Célestin moved to Canada when he was six years old. When he had the chance to join the UN Stabilization Mission in Haiti as a member of the Montreal City Police Service, he jumped on it.

For the past year, he's worked long hours, seven days a week to build a bike patrol — a community policing program — from the ground up.

"All the people involved in the project are so passionate about it," says Célestin. "I'm very proud of the project and the progress we're making, but it's about the teamwork. I couldn't do this by myself."

Pride in the mission

On the evening of February 11, 2014, there was an occasion for the police officers to reflect on it when they came together to celebrate the 25th anniversary of Canadian police in peace operations in a special medal ceremony.

Dressed in their blue berets, 67 Canadian police officers received their peacekeeping medal for their first mission. Another 14 received their service numeral for their participation in multiple missions.

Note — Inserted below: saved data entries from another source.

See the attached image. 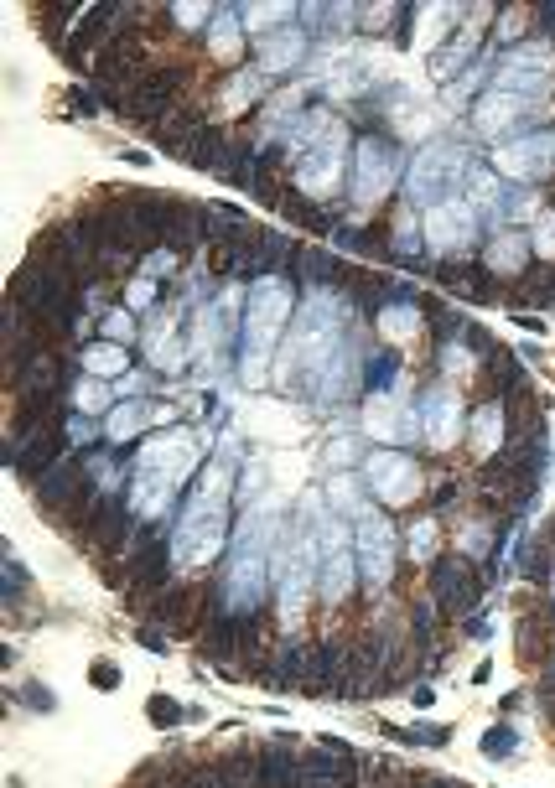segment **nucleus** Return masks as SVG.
<instances>
[{
  "label": "nucleus",
  "instance_id": "f257e3e1",
  "mask_svg": "<svg viewBox=\"0 0 555 788\" xmlns=\"http://www.w3.org/2000/svg\"><path fill=\"white\" fill-rule=\"evenodd\" d=\"M483 597V576L467 566L462 555H441L431 571V602L441 617H462V612H472V602Z\"/></svg>",
  "mask_w": 555,
  "mask_h": 788
},
{
  "label": "nucleus",
  "instance_id": "f03ea898",
  "mask_svg": "<svg viewBox=\"0 0 555 788\" xmlns=\"http://www.w3.org/2000/svg\"><path fill=\"white\" fill-rule=\"evenodd\" d=\"M302 788H358V758L338 736H322L302 758Z\"/></svg>",
  "mask_w": 555,
  "mask_h": 788
},
{
  "label": "nucleus",
  "instance_id": "7ed1b4c3",
  "mask_svg": "<svg viewBox=\"0 0 555 788\" xmlns=\"http://www.w3.org/2000/svg\"><path fill=\"white\" fill-rule=\"evenodd\" d=\"M457 177H462V151L431 146V151L415 156V166H410V197H415V203H436L441 187L457 182Z\"/></svg>",
  "mask_w": 555,
  "mask_h": 788
},
{
  "label": "nucleus",
  "instance_id": "20e7f679",
  "mask_svg": "<svg viewBox=\"0 0 555 788\" xmlns=\"http://www.w3.org/2000/svg\"><path fill=\"white\" fill-rule=\"evenodd\" d=\"M426 234H431L436 249H467L472 234H478V208L462 203V197H441L426 218Z\"/></svg>",
  "mask_w": 555,
  "mask_h": 788
},
{
  "label": "nucleus",
  "instance_id": "39448f33",
  "mask_svg": "<svg viewBox=\"0 0 555 788\" xmlns=\"http://www.w3.org/2000/svg\"><path fill=\"white\" fill-rule=\"evenodd\" d=\"M280 317H286V291H280V285H254V296H249V322H245L249 348H254V364L270 353Z\"/></svg>",
  "mask_w": 555,
  "mask_h": 788
},
{
  "label": "nucleus",
  "instance_id": "423d86ee",
  "mask_svg": "<svg viewBox=\"0 0 555 788\" xmlns=\"http://www.w3.org/2000/svg\"><path fill=\"white\" fill-rule=\"evenodd\" d=\"M338 161H342V130L333 125V130H327V141H322L311 156H302L296 182L307 187V192H333V187H338Z\"/></svg>",
  "mask_w": 555,
  "mask_h": 788
},
{
  "label": "nucleus",
  "instance_id": "0eeeda50",
  "mask_svg": "<svg viewBox=\"0 0 555 788\" xmlns=\"http://www.w3.org/2000/svg\"><path fill=\"white\" fill-rule=\"evenodd\" d=\"M358 550H364V576H369V586H384V581H390V566H395L390 524L369 514L364 519V529H358Z\"/></svg>",
  "mask_w": 555,
  "mask_h": 788
},
{
  "label": "nucleus",
  "instance_id": "6e6552de",
  "mask_svg": "<svg viewBox=\"0 0 555 788\" xmlns=\"http://www.w3.org/2000/svg\"><path fill=\"white\" fill-rule=\"evenodd\" d=\"M395 177V156L384 141H364L358 146V203H374V197H384V187Z\"/></svg>",
  "mask_w": 555,
  "mask_h": 788
},
{
  "label": "nucleus",
  "instance_id": "1a4fd4ad",
  "mask_svg": "<svg viewBox=\"0 0 555 788\" xmlns=\"http://www.w3.org/2000/svg\"><path fill=\"white\" fill-rule=\"evenodd\" d=\"M551 166H555V156L545 135H525V141L498 151V172L503 177H535V172H551Z\"/></svg>",
  "mask_w": 555,
  "mask_h": 788
},
{
  "label": "nucleus",
  "instance_id": "9d476101",
  "mask_svg": "<svg viewBox=\"0 0 555 788\" xmlns=\"http://www.w3.org/2000/svg\"><path fill=\"white\" fill-rule=\"evenodd\" d=\"M260 788H302V752L291 742L260 747Z\"/></svg>",
  "mask_w": 555,
  "mask_h": 788
},
{
  "label": "nucleus",
  "instance_id": "9b49d317",
  "mask_svg": "<svg viewBox=\"0 0 555 788\" xmlns=\"http://www.w3.org/2000/svg\"><path fill=\"white\" fill-rule=\"evenodd\" d=\"M84 493H89V487H84V467H73L68 456H62L52 472H42V478H36V498H42L47 509H58V514L73 503V498H84Z\"/></svg>",
  "mask_w": 555,
  "mask_h": 788
},
{
  "label": "nucleus",
  "instance_id": "f8f14e48",
  "mask_svg": "<svg viewBox=\"0 0 555 788\" xmlns=\"http://www.w3.org/2000/svg\"><path fill=\"white\" fill-rule=\"evenodd\" d=\"M369 478H374V487L384 493V503H410V483H415V467H410L405 456L379 452V456L369 462Z\"/></svg>",
  "mask_w": 555,
  "mask_h": 788
},
{
  "label": "nucleus",
  "instance_id": "ddd939ff",
  "mask_svg": "<svg viewBox=\"0 0 555 788\" xmlns=\"http://www.w3.org/2000/svg\"><path fill=\"white\" fill-rule=\"evenodd\" d=\"M519 659L540 669L555 659V612H529L519 623Z\"/></svg>",
  "mask_w": 555,
  "mask_h": 788
},
{
  "label": "nucleus",
  "instance_id": "4468645a",
  "mask_svg": "<svg viewBox=\"0 0 555 788\" xmlns=\"http://www.w3.org/2000/svg\"><path fill=\"white\" fill-rule=\"evenodd\" d=\"M307 58V31L291 27V31H270L265 42H260V73H280V68H291V62Z\"/></svg>",
  "mask_w": 555,
  "mask_h": 788
},
{
  "label": "nucleus",
  "instance_id": "2eb2a0df",
  "mask_svg": "<svg viewBox=\"0 0 555 788\" xmlns=\"http://www.w3.org/2000/svg\"><path fill=\"white\" fill-rule=\"evenodd\" d=\"M457 430H462L457 399H452L446 390H431V394H426V436H431L436 446H452V441H457Z\"/></svg>",
  "mask_w": 555,
  "mask_h": 788
},
{
  "label": "nucleus",
  "instance_id": "dca6fc26",
  "mask_svg": "<svg viewBox=\"0 0 555 788\" xmlns=\"http://www.w3.org/2000/svg\"><path fill=\"white\" fill-rule=\"evenodd\" d=\"M529 109V99H519V93H483L478 99V130H503V125H514V120H525Z\"/></svg>",
  "mask_w": 555,
  "mask_h": 788
},
{
  "label": "nucleus",
  "instance_id": "f3484780",
  "mask_svg": "<svg viewBox=\"0 0 555 788\" xmlns=\"http://www.w3.org/2000/svg\"><path fill=\"white\" fill-rule=\"evenodd\" d=\"M525 265H529V249H525V239H519V234H498L494 249H488V260H483V270H488V275H503V280H509V275H519Z\"/></svg>",
  "mask_w": 555,
  "mask_h": 788
},
{
  "label": "nucleus",
  "instance_id": "a211bd4d",
  "mask_svg": "<svg viewBox=\"0 0 555 788\" xmlns=\"http://www.w3.org/2000/svg\"><path fill=\"white\" fill-rule=\"evenodd\" d=\"M239 27H245L239 11H213V58H234L239 52Z\"/></svg>",
  "mask_w": 555,
  "mask_h": 788
},
{
  "label": "nucleus",
  "instance_id": "6ab92c4d",
  "mask_svg": "<svg viewBox=\"0 0 555 788\" xmlns=\"http://www.w3.org/2000/svg\"><path fill=\"white\" fill-rule=\"evenodd\" d=\"M146 421H161V410H151V405H120L115 421H109V436H120L125 441V436H135Z\"/></svg>",
  "mask_w": 555,
  "mask_h": 788
},
{
  "label": "nucleus",
  "instance_id": "aec40b11",
  "mask_svg": "<svg viewBox=\"0 0 555 788\" xmlns=\"http://www.w3.org/2000/svg\"><path fill=\"white\" fill-rule=\"evenodd\" d=\"M498 430H503V399H494V405H483V410H478V452H483V456L494 452Z\"/></svg>",
  "mask_w": 555,
  "mask_h": 788
},
{
  "label": "nucleus",
  "instance_id": "412c9836",
  "mask_svg": "<svg viewBox=\"0 0 555 788\" xmlns=\"http://www.w3.org/2000/svg\"><path fill=\"white\" fill-rule=\"evenodd\" d=\"M84 364H89L99 379H115V374H125V348H89Z\"/></svg>",
  "mask_w": 555,
  "mask_h": 788
},
{
  "label": "nucleus",
  "instance_id": "4be33fe9",
  "mask_svg": "<svg viewBox=\"0 0 555 788\" xmlns=\"http://www.w3.org/2000/svg\"><path fill=\"white\" fill-rule=\"evenodd\" d=\"M514 747H519V736H514L509 727H488L483 731V758L503 762V758H514Z\"/></svg>",
  "mask_w": 555,
  "mask_h": 788
},
{
  "label": "nucleus",
  "instance_id": "5701e85b",
  "mask_svg": "<svg viewBox=\"0 0 555 788\" xmlns=\"http://www.w3.org/2000/svg\"><path fill=\"white\" fill-rule=\"evenodd\" d=\"M535 249L545 265H555V208H540V218H535Z\"/></svg>",
  "mask_w": 555,
  "mask_h": 788
},
{
  "label": "nucleus",
  "instance_id": "b1692460",
  "mask_svg": "<svg viewBox=\"0 0 555 788\" xmlns=\"http://www.w3.org/2000/svg\"><path fill=\"white\" fill-rule=\"evenodd\" d=\"M395 374H400V358H395V353L369 358V390H390V384H395Z\"/></svg>",
  "mask_w": 555,
  "mask_h": 788
},
{
  "label": "nucleus",
  "instance_id": "393cba45",
  "mask_svg": "<svg viewBox=\"0 0 555 788\" xmlns=\"http://www.w3.org/2000/svg\"><path fill=\"white\" fill-rule=\"evenodd\" d=\"M239 16L245 27H276V21H291V5H245Z\"/></svg>",
  "mask_w": 555,
  "mask_h": 788
},
{
  "label": "nucleus",
  "instance_id": "a878e982",
  "mask_svg": "<svg viewBox=\"0 0 555 788\" xmlns=\"http://www.w3.org/2000/svg\"><path fill=\"white\" fill-rule=\"evenodd\" d=\"M431 545H436V514L421 519V524L410 529V555H415V560H431Z\"/></svg>",
  "mask_w": 555,
  "mask_h": 788
},
{
  "label": "nucleus",
  "instance_id": "bb28decb",
  "mask_svg": "<svg viewBox=\"0 0 555 788\" xmlns=\"http://www.w3.org/2000/svg\"><path fill=\"white\" fill-rule=\"evenodd\" d=\"M104 337L125 348V342L135 337V317H130V311H109V317H104Z\"/></svg>",
  "mask_w": 555,
  "mask_h": 788
},
{
  "label": "nucleus",
  "instance_id": "cd10ccee",
  "mask_svg": "<svg viewBox=\"0 0 555 788\" xmlns=\"http://www.w3.org/2000/svg\"><path fill=\"white\" fill-rule=\"evenodd\" d=\"M151 721L156 727H177V721H182V705L172 696H151Z\"/></svg>",
  "mask_w": 555,
  "mask_h": 788
},
{
  "label": "nucleus",
  "instance_id": "c85d7f7f",
  "mask_svg": "<svg viewBox=\"0 0 555 788\" xmlns=\"http://www.w3.org/2000/svg\"><path fill=\"white\" fill-rule=\"evenodd\" d=\"M525 11H503L498 16V31H494V42H519V31H525Z\"/></svg>",
  "mask_w": 555,
  "mask_h": 788
},
{
  "label": "nucleus",
  "instance_id": "c756f323",
  "mask_svg": "<svg viewBox=\"0 0 555 788\" xmlns=\"http://www.w3.org/2000/svg\"><path fill=\"white\" fill-rule=\"evenodd\" d=\"M187 452H192V446L177 436V441H172V467H187ZM146 462H166V446H146Z\"/></svg>",
  "mask_w": 555,
  "mask_h": 788
},
{
  "label": "nucleus",
  "instance_id": "7c9ffc66",
  "mask_svg": "<svg viewBox=\"0 0 555 788\" xmlns=\"http://www.w3.org/2000/svg\"><path fill=\"white\" fill-rule=\"evenodd\" d=\"M172 21L177 27H197V21H213V11L208 5H172Z\"/></svg>",
  "mask_w": 555,
  "mask_h": 788
},
{
  "label": "nucleus",
  "instance_id": "2f4dec72",
  "mask_svg": "<svg viewBox=\"0 0 555 788\" xmlns=\"http://www.w3.org/2000/svg\"><path fill=\"white\" fill-rule=\"evenodd\" d=\"M93 685H99V690H115V685H120V669L115 664H93Z\"/></svg>",
  "mask_w": 555,
  "mask_h": 788
},
{
  "label": "nucleus",
  "instance_id": "473e14b6",
  "mask_svg": "<svg viewBox=\"0 0 555 788\" xmlns=\"http://www.w3.org/2000/svg\"><path fill=\"white\" fill-rule=\"evenodd\" d=\"M395 21V11L390 5H374V11H364V27H390Z\"/></svg>",
  "mask_w": 555,
  "mask_h": 788
},
{
  "label": "nucleus",
  "instance_id": "72a5a7b5",
  "mask_svg": "<svg viewBox=\"0 0 555 788\" xmlns=\"http://www.w3.org/2000/svg\"><path fill=\"white\" fill-rule=\"evenodd\" d=\"M151 296H156L151 280H135V285H130V302H135V306H151Z\"/></svg>",
  "mask_w": 555,
  "mask_h": 788
},
{
  "label": "nucleus",
  "instance_id": "f704fd0d",
  "mask_svg": "<svg viewBox=\"0 0 555 788\" xmlns=\"http://www.w3.org/2000/svg\"><path fill=\"white\" fill-rule=\"evenodd\" d=\"M27 700H31V711H52V690H42V685H31Z\"/></svg>",
  "mask_w": 555,
  "mask_h": 788
},
{
  "label": "nucleus",
  "instance_id": "c9c22d12",
  "mask_svg": "<svg viewBox=\"0 0 555 788\" xmlns=\"http://www.w3.org/2000/svg\"><path fill=\"white\" fill-rule=\"evenodd\" d=\"M415 788H467L462 778H415Z\"/></svg>",
  "mask_w": 555,
  "mask_h": 788
},
{
  "label": "nucleus",
  "instance_id": "e433bc0d",
  "mask_svg": "<svg viewBox=\"0 0 555 788\" xmlns=\"http://www.w3.org/2000/svg\"><path fill=\"white\" fill-rule=\"evenodd\" d=\"M141 643H146V648H156V654H166V638L156 633V628H141Z\"/></svg>",
  "mask_w": 555,
  "mask_h": 788
},
{
  "label": "nucleus",
  "instance_id": "4c0bfd02",
  "mask_svg": "<svg viewBox=\"0 0 555 788\" xmlns=\"http://www.w3.org/2000/svg\"><path fill=\"white\" fill-rule=\"evenodd\" d=\"M551 156H555V135H551Z\"/></svg>",
  "mask_w": 555,
  "mask_h": 788
},
{
  "label": "nucleus",
  "instance_id": "58836bf2",
  "mask_svg": "<svg viewBox=\"0 0 555 788\" xmlns=\"http://www.w3.org/2000/svg\"><path fill=\"white\" fill-rule=\"evenodd\" d=\"M551 597H555V576H551Z\"/></svg>",
  "mask_w": 555,
  "mask_h": 788
},
{
  "label": "nucleus",
  "instance_id": "ea45409f",
  "mask_svg": "<svg viewBox=\"0 0 555 788\" xmlns=\"http://www.w3.org/2000/svg\"><path fill=\"white\" fill-rule=\"evenodd\" d=\"M551 721H555V705H551Z\"/></svg>",
  "mask_w": 555,
  "mask_h": 788
},
{
  "label": "nucleus",
  "instance_id": "a19ab883",
  "mask_svg": "<svg viewBox=\"0 0 555 788\" xmlns=\"http://www.w3.org/2000/svg\"><path fill=\"white\" fill-rule=\"evenodd\" d=\"M551 669H555V659H551Z\"/></svg>",
  "mask_w": 555,
  "mask_h": 788
}]
</instances>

Over the past 25 years, more than 3,000 Canadian police officers have participated in missions in 30 countries. Two-thirds of them have served on various missions in Haiti since 1993, making it the largest and longest mission in the history of the program.

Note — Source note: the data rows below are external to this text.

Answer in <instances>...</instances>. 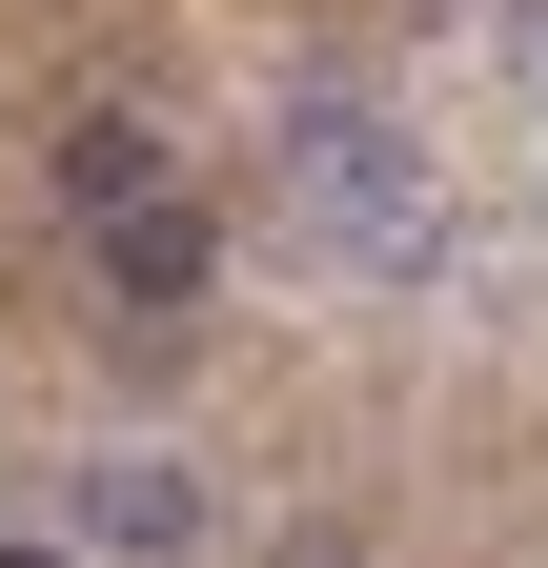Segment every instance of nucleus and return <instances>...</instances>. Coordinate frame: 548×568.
<instances>
[{"instance_id":"1","label":"nucleus","mask_w":548,"mask_h":568,"mask_svg":"<svg viewBox=\"0 0 548 568\" xmlns=\"http://www.w3.org/2000/svg\"><path fill=\"white\" fill-rule=\"evenodd\" d=\"M285 203H305L366 284H427V264H447V183H427V142H406L366 82H305V102H285Z\"/></svg>"},{"instance_id":"2","label":"nucleus","mask_w":548,"mask_h":568,"mask_svg":"<svg viewBox=\"0 0 548 568\" xmlns=\"http://www.w3.org/2000/svg\"><path fill=\"white\" fill-rule=\"evenodd\" d=\"M203 528H224V508H203V467H163V447L61 467V548H82V568H183Z\"/></svg>"},{"instance_id":"3","label":"nucleus","mask_w":548,"mask_h":568,"mask_svg":"<svg viewBox=\"0 0 548 568\" xmlns=\"http://www.w3.org/2000/svg\"><path fill=\"white\" fill-rule=\"evenodd\" d=\"M82 244H102V305H122V325H183L203 284H224V224H203L183 183H143V203H102Z\"/></svg>"},{"instance_id":"4","label":"nucleus","mask_w":548,"mask_h":568,"mask_svg":"<svg viewBox=\"0 0 548 568\" xmlns=\"http://www.w3.org/2000/svg\"><path fill=\"white\" fill-rule=\"evenodd\" d=\"M41 183L82 203V224H102V203H143V183H163V122H143V102H82V122H61V163H41Z\"/></svg>"},{"instance_id":"5","label":"nucleus","mask_w":548,"mask_h":568,"mask_svg":"<svg viewBox=\"0 0 548 568\" xmlns=\"http://www.w3.org/2000/svg\"><path fill=\"white\" fill-rule=\"evenodd\" d=\"M0 568H82V548H41V528H0Z\"/></svg>"}]
</instances>
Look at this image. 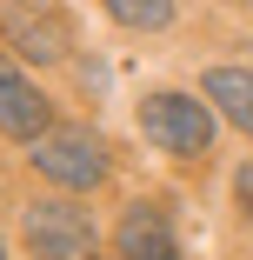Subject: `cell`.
I'll return each mask as SVG.
<instances>
[{"mask_svg": "<svg viewBox=\"0 0 253 260\" xmlns=\"http://www.w3.org/2000/svg\"><path fill=\"white\" fill-rule=\"evenodd\" d=\"M140 134L160 153L193 160V153H207V140H213V114H207V100H193V93H147L140 100Z\"/></svg>", "mask_w": 253, "mask_h": 260, "instance_id": "6da1fadb", "label": "cell"}, {"mask_svg": "<svg viewBox=\"0 0 253 260\" xmlns=\"http://www.w3.org/2000/svg\"><path fill=\"white\" fill-rule=\"evenodd\" d=\"M33 167L47 180H60V187H93L107 174V147H100V134H87V127H47L33 140Z\"/></svg>", "mask_w": 253, "mask_h": 260, "instance_id": "7a4b0ae2", "label": "cell"}, {"mask_svg": "<svg viewBox=\"0 0 253 260\" xmlns=\"http://www.w3.org/2000/svg\"><path fill=\"white\" fill-rule=\"evenodd\" d=\"M27 247L40 260H87L93 253V220L67 200H40V207H27Z\"/></svg>", "mask_w": 253, "mask_h": 260, "instance_id": "3957f363", "label": "cell"}, {"mask_svg": "<svg viewBox=\"0 0 253 260\" xmlns=\"http://www.w3.org/2000/svg\"><path fill=\"white\" fill-rule=\"evenodd\" d=\"M0 34H7V47H20L27 60H60L67 54V20L60 14H33L27 0H14V7L0 14Z\"/></svg>", "mask_w": 253, "mask_h": 260, "instance_id": "277c9868", "label": "cell"}, {"mask_svg": "<svg viewBox=\"0 0 253 260\" xmlns=\"http://www.w3.org/2000/svg\"><path fill=\"white\" fill-rule=\"evenodd\" d=\"M114 240H120V260H180L173 227H167L160 207H127V220H120Z\"/></svg>", "mask_w": 253, "mask_h": 260, "instance_id": "5b68a950", "label": "cell"}, {"mask_svg": "<svg viewBox=\"0 0 253 260\" xmlns=\"http://www.w3.org/2000/svg\"><path fill=\"white\" fill-rule=\"evenodd\" d=\"M0 134H14V140H40L47 134V100L0 60Z\"/></svg>", "mask_w": 253, "mask_h": 260, "instance_id": "8992f818", "label": "cell"}, {"mask_svg": "<svg viewBox=\"0 0 253 260\" xmlns=\"http://www.w3.org/2000/svg\"><path fill=\"white\" fill-rule=\"evenodd\" d=\"M207 100H213L240 134H253V74L246 67H213L207 74Z\"/></svg>", "mask_w": 253, "mask_h": 260, "instance_id": "52a82bcc", "label": "cell"}, {"mask_svg": "<svg viewBox=\"0 0 253 260\" xmlns=\"http://www.w3.org/2000/svg\"><path fill=\"white\" fill-rule=\"evenodd\" d=\"M107 14L120 27H167L173 20V0H107Z\"/></svg>", "mask_w": 253, "mask_h": 260, "instance_id": "ba28073f", "label": "cell"}, {"mask_svg": "<svg viewBox=\"0 0 253 260\" xmlns=\"http://www.w3.org/2000/svg\"><path fill=\"white\" fill-rule=\"evenodd\" d=\"M233 187H240V200H246V214H253V160H246V167L233 174Z\"/></svg>", "mask_w": 253, "mask_h": 260, "instance_id": "9c48e42d", "label": "cell"}, {"mask_svg": "<svg viewBox=\"0 0 253 260\" xmlns=\"http://www.w3.org/2000/svg\"><path fill=\"white\" fill-rule=\"evenodd\" d=\"M0 260H7V253H0Z\"/></svg>", "mask_w": 253, "mask_h": 260, "instance_id": "30bf717a", "label": "cell"}]
</instances>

The medal is a source of pride for the officers, says contingent commander Supt. Mike McDonald.

"For officers coming back and having the privilege to serve in mission, it brings us back to the grassroots that motivated many of us to become police officers in the first place," says McDonald. "There is no greater place in which you can see the need on people's faces."

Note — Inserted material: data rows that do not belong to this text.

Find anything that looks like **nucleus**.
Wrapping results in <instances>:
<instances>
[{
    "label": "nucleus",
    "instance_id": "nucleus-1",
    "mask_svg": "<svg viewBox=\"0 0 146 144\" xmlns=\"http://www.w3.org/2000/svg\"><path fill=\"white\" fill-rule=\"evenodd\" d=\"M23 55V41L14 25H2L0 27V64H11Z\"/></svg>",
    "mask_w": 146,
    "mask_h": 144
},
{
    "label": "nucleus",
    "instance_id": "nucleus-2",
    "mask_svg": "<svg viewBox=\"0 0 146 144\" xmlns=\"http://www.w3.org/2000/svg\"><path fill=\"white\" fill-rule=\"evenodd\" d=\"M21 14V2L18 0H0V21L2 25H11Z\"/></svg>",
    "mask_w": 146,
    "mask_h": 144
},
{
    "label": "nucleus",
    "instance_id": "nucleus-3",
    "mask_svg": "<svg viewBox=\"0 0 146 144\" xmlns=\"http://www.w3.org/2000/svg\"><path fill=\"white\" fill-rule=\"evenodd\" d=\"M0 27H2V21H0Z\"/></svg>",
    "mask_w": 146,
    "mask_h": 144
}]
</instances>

A part of something bigger

Like Célestin, every Canadian police officer serving in the mission has his or her own reasons for joining. They each bring something different to a country that sees the benefit of their presence every day.

After ten days of violent protests in Ouanaminthe, in the northeast of Haiti, RCMP Cpl. J.-F. Leduc worked hard to restore peace.

To ease the tension, Leduc would engage locals in conversation. "I'd say a little joke in my best creole and slowly get their trust and get them listening," says Leduc. "I'd explain to them, 'When you don't have electricity, I don't have electricity. When you have a hard time finding food, I have a hard time finding food.' As soon as you get a dialogue going with them, you see their faces and body language relax."

Leduc's experience in Haiti has given him a greater awareness of how volatile the country still is and how easily the country could regress.

"I recognize that we're not going to change anything generational in the one year we're here," says Leduc. "But when I see pictures a few years from now of a friend of mine, then I'll see that something has changed for the better. Change doesn't come overnight."

As the assistant to the police commissioner, Cpl. Marie-Josée Homsy sees a completely different side of the mission than most.

"When I came to mission, I was expecting to be in the field with the local police and local people, but it's the complete opposite," says Homsy. "I'm with senior management all the time, but it's very interesting because I'm learning how the mission is run. It's quite a privilege to be here."

Homsy first came to Haiti as part of a military mission in 1997. At that time, she saw the work that the police were doing. And ever since joining the RCMP, she's wanted to go back to Haiti as a police officer.

"It's a different lifestyle here," says Homsy. "It makes you appreciate everything you have back at home."